Sandell should take particular note that this motion to amend must comply with the Local Rules, L.R. 7.1(a)(4), and must fully address the deficiencies identified in this Memorandum-Decision and Order as to any claim it wishes to pursue. Failure to do so will result in denial of the motion and the dismissal of its claims with prejudice. See, e.g., Burrowes v. Combs, 124 Fed.Appx. 70, 71 (2d Cir. 2005) (affirming the district court’s dismissal without further leave to amend after a previous amendment was unsuccessful).

 

 

  1. CONCLUSION

Accordingly, it is hereby:

 

ORDERED, that Wonderful’s Motion to Dismiss (Dkt.
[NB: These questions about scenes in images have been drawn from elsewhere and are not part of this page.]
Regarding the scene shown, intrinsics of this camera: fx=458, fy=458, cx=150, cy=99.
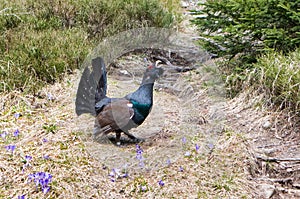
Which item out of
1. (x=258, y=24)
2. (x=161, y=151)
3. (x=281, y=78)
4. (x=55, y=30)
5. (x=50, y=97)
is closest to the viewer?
(x=161, y=151)

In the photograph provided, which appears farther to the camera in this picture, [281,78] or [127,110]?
[281,78]

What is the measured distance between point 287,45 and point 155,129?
169cm

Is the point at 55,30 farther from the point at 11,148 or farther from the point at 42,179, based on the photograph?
the point at 42,179

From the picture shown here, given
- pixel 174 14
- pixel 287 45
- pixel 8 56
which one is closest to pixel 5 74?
pixel 8 56

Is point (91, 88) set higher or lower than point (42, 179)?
higher

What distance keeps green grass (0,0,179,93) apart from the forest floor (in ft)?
0.78

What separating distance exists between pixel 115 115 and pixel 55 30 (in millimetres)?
2808

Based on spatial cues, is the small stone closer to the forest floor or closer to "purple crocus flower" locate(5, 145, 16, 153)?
the forest floor

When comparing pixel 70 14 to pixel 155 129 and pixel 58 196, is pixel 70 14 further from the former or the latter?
pixel 58 196

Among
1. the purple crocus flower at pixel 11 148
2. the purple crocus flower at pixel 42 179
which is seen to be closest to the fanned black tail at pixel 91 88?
the purple crocus flower at pixel 11 148

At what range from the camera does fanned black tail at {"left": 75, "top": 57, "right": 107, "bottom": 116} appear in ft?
12.4

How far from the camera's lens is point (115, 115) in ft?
11.9

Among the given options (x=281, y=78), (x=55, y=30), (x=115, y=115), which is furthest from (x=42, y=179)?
(x=55, y=30)

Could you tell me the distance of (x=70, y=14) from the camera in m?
6.46
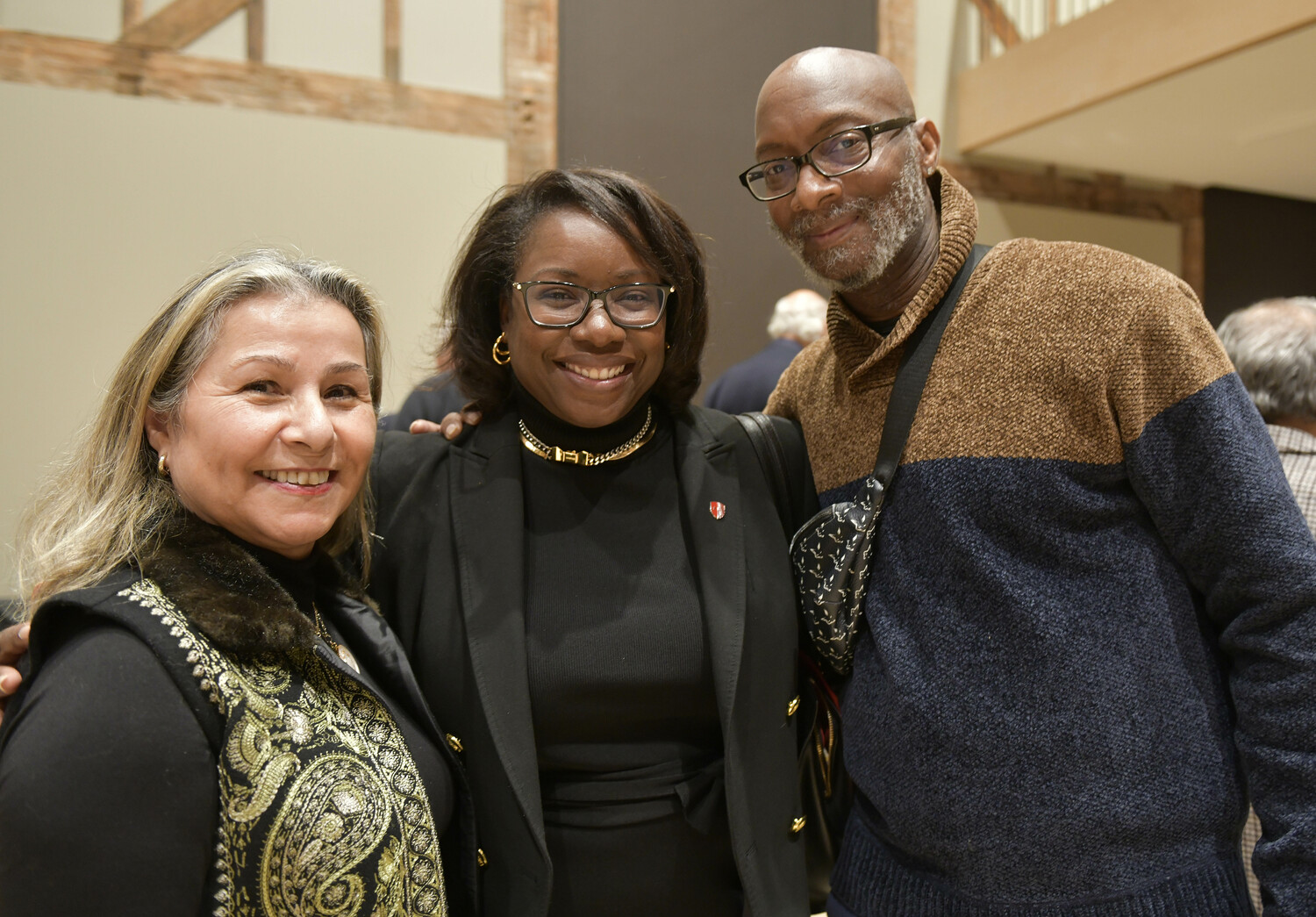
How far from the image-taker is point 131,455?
127 centimetres

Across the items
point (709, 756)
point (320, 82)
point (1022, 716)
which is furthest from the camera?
point (320, 82)

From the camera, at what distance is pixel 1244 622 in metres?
1.33

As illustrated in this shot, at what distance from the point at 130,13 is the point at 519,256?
3892mm

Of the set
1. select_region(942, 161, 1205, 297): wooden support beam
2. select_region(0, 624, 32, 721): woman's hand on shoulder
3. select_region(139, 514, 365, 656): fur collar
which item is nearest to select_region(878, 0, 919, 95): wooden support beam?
select_region(942, 161, 1205, 297): wooden support beam

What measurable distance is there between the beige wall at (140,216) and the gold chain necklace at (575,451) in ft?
8.88

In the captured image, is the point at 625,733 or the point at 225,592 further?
the point at 625,733

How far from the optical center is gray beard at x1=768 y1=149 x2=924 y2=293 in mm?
1646

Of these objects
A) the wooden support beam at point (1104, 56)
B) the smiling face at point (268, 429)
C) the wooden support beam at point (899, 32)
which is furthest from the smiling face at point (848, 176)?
the wooden support beam at point (899, 32)

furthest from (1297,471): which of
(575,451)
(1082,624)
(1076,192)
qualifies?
(1076,192)

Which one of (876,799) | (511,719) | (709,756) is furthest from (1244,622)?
(511,719)

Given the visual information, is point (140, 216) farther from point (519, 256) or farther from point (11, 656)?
point (11, 656)

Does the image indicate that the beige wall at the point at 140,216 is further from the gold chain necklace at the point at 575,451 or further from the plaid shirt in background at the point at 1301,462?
the plaid shirt in background at the point at 1301,462

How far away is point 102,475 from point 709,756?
106cm

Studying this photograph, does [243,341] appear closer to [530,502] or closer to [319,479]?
[319,479]
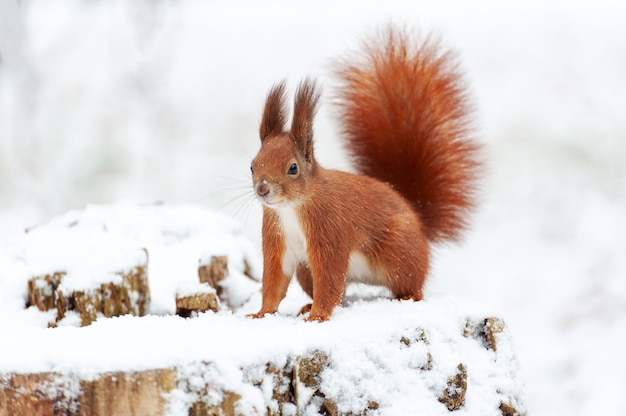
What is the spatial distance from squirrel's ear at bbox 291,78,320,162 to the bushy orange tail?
0.42m

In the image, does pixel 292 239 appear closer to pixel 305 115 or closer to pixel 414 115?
pixel 305 115

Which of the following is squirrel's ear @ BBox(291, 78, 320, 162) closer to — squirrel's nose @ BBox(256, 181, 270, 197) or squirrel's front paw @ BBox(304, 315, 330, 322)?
squirrel's nose @ BBox(256, 181, 270, 197)

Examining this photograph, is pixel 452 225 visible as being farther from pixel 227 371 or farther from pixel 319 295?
pixel 227 371

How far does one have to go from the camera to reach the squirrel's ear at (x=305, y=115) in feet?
5.31

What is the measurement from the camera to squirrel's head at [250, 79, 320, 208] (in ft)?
5.14

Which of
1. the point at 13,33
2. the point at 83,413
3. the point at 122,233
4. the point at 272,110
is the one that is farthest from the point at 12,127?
the point at 83,413

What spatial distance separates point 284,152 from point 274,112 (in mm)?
140

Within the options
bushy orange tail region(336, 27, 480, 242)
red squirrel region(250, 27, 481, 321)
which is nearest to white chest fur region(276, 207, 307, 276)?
red squirrel region(250, 27, 481, 321)

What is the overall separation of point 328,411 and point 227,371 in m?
0.20

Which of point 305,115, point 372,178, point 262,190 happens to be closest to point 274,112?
point 305,115

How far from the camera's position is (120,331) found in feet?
4.71

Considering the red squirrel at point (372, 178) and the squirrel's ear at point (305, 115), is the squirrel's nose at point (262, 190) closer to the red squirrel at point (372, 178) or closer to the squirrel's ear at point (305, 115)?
the red squirrel at point (372, 178)

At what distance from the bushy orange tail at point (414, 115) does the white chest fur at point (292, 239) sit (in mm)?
456

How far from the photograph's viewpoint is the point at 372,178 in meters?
1.98
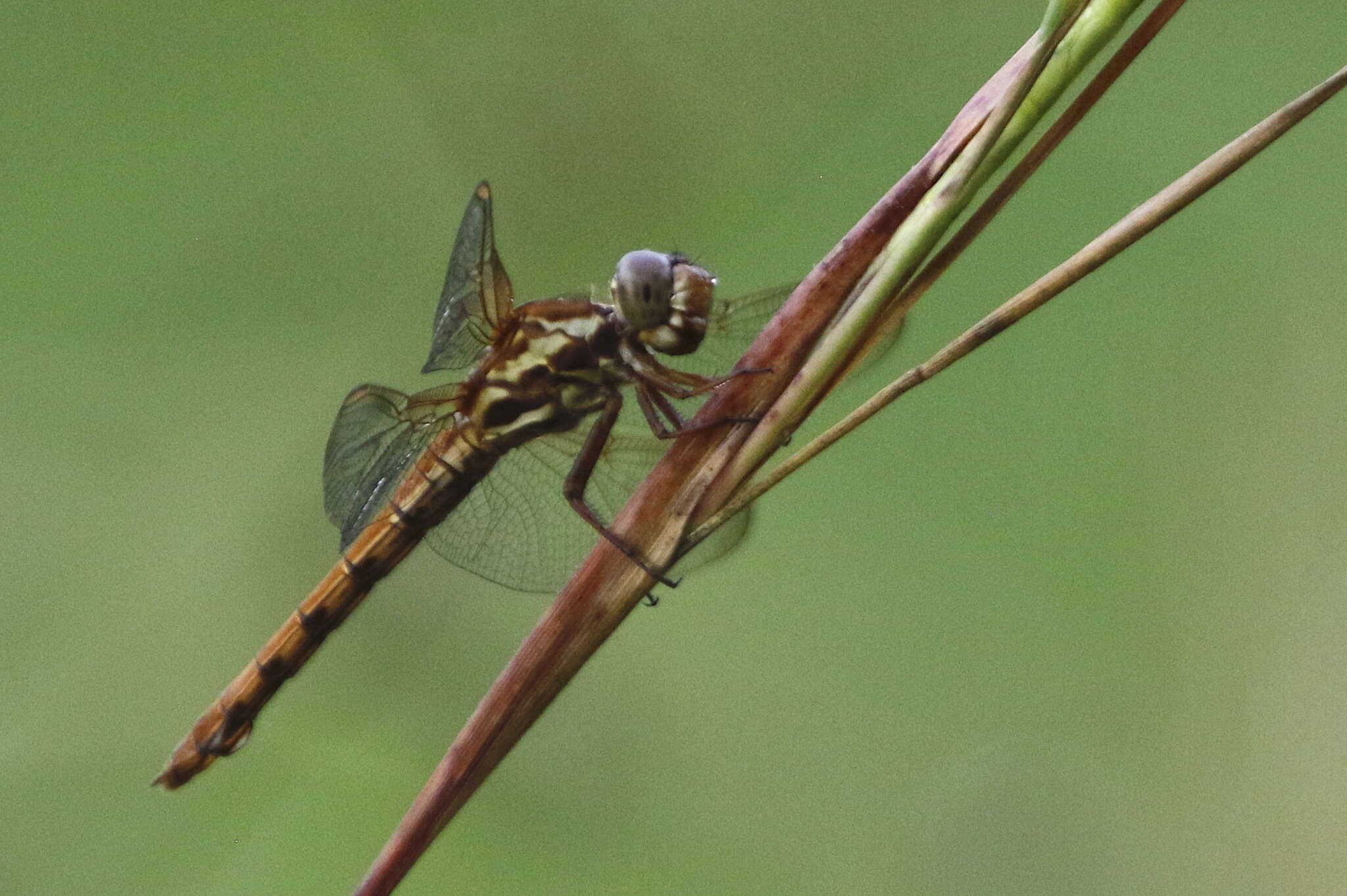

No. 20) is GRANTED in part and DENIED in part; and it is further

 

ORDERED, that Sandell’s Amended Third Party Complaint (Dkt. No. 8) is DISMISSED; and it is further

 

ORDERED, that if Sandell wishes to continue against Wonderful, it must file a motion to amend its complaint, in accordance with the Local Rules, within thirty (30) days from the date of this Memorandum-Decision and Order; and it is further

 

*8 ORDERED, that if Sandell does not move to amend its complaint within the time provided, the Clerk of the Court shall enter judgment in favor of Wonderful and terminate it as a defendant, with prejudice, without further order of the Court; and it is further

 

ORDERED, that the Clerk of the Court shall serve copies of this Memorandum-Decision and Order on all parties in accordance with the Local Rules.

 

IT IS SO ORDERED.

 

DATED: September 08, 2016.

All Citations

Slip Copy, 2016 WL 4703734

 

 

Footnotes

1

In addition to its other motion papers, Wonderful also asked the Court to take judicial notice that “Northridge, California”—the neighborhood discussed above—is indeed a real place, presumably justifying its acceptance of the driver’s license. Dkt. No. 22. Because, as discussed below, the question of Wonderful’s liability based on the “Northdrige” issue is epistemic rather then existential, the Court does not need to consider this request.

2

Golub’s Complaint erroneously cites to the section on liability of rail carriers instead of motor carriers. Compl. ¶¶ 6–7 (citing 49 U.S.C. § 11706).